Document excerpt
☆ ☆ ☆

Conference realignment feels a lot like starting over again in a new school. There’s names to memorize, traditions to learn and a new way of doing things that might feel unfamiliar, even uncomfortable.
For example, we’ve already learned how strongly Big 12 fans feel about keeping the men’s basketball conference tournament in Kansas City, a place they deem the crown jewel of American nightlife and entertainment ... as opposed to Las Vegas.
Ok kick them out. They’re done https://t.co/kOYBAZGEiK
— Matthias Schwartzkopf (@MatthiasWRNL) August 4, 2023
They’ll come around.
Building bonds with universities and fanbases that have been together for decades (or in the case of BYU, Cincinnati, UCF and Houston, for weeks), won’t come naturally. There will inevitably be some mutual distrust to overcome.
Ultimately, change is something to endure, not resist. We’re confident the Big 12 will get to liking Arizona and vice versa.
To break the ice a little, we’ve put together a list of things to know about each of Arizona’s new conference members. We’ve left out the other Pac-12 Corner Schools joining the Big 12, as familiarity with Salt Lake City, Boulder and most of all Tempe, runs deep.
Baylor
Baylor is a distinctly 21st-century athletic program, with all five of its NCAA national championships coming since 2004 (one in men’s tennis, one in men’s basketball, three in women’s basketball). While the Bears’ success on the hardwood is well-documented, the Bears also boast a perennially strong women’s volleyball program.
In eight seasons under head coach Ryan McGuyre, Baylor has finished second or better in the Big 12 six times. Baylor’s best finish came in 2019, when it won the Big 12 with a 15-1 conference record, then went on to the national semifinals match where it fell to Wisconsin. Baylor has reached the Sweet 16 in each of the last three seasons.

☆ ☆ ☆

Data
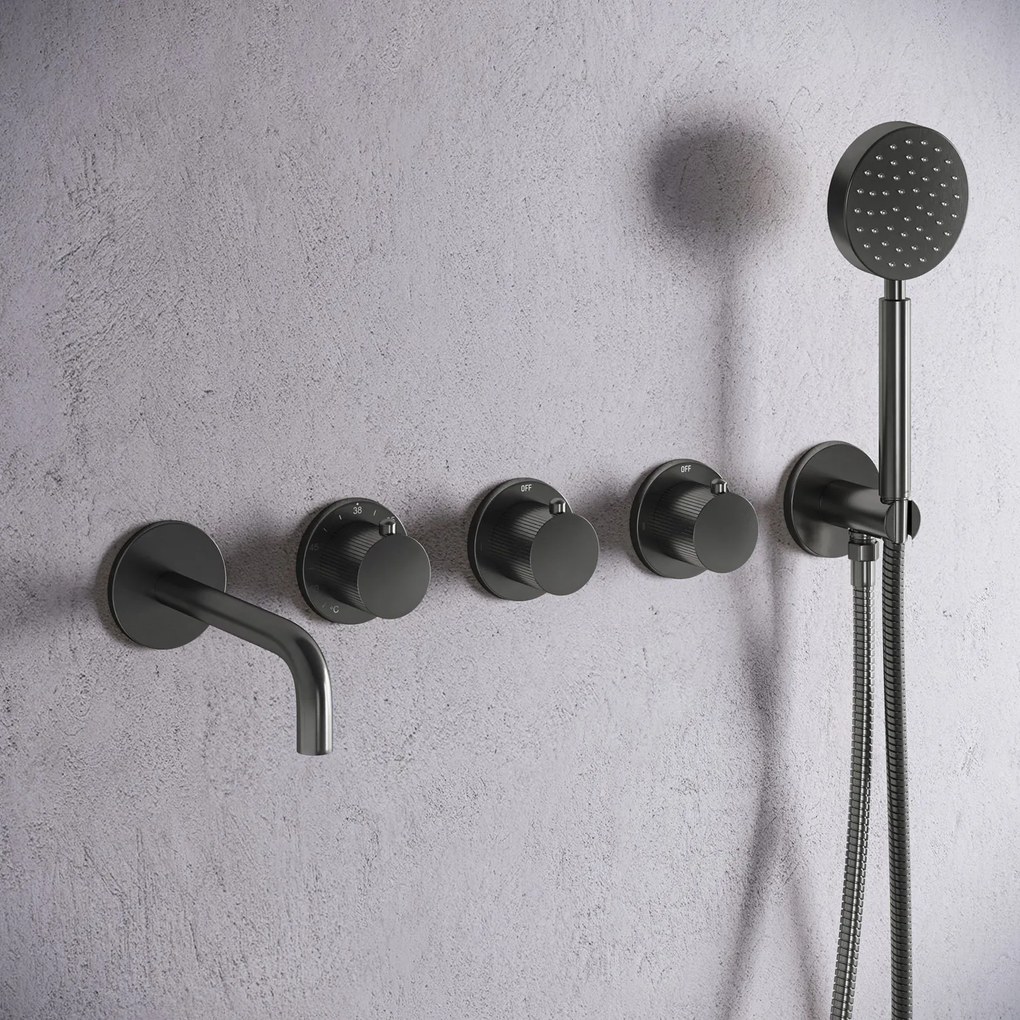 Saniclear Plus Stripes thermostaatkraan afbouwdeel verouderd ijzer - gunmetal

☆ ☆ ☆

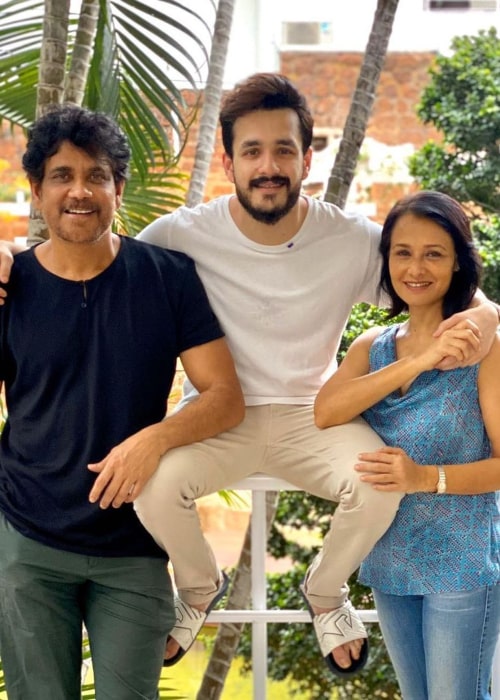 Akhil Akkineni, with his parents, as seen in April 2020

☆ ☆ ☆

Work instructions
#1 From the conference realignment piece, reproduce the passage from "Conference realignment feels" up to and including "to Las Vegas." without any changes.
#2 In the conference realignment piece, which team beat Baylor in the 2019 national semifinals volleyball match?

Task answers
#1
Conference realignment feels a lot like starting over again in a new school. There’s names to memorize, traditions to learn and a new way of doing things that might feel unfamiliar, even uncomfortable.
For example, we’ve already learned how strongly Big 12 fans feel about keeping the men’s basketball conference tournament in Kansas City, a place they deem the crown jewel of American nightlife and entertainment ... as opposed to Las Vegas.

#2 Wisconsin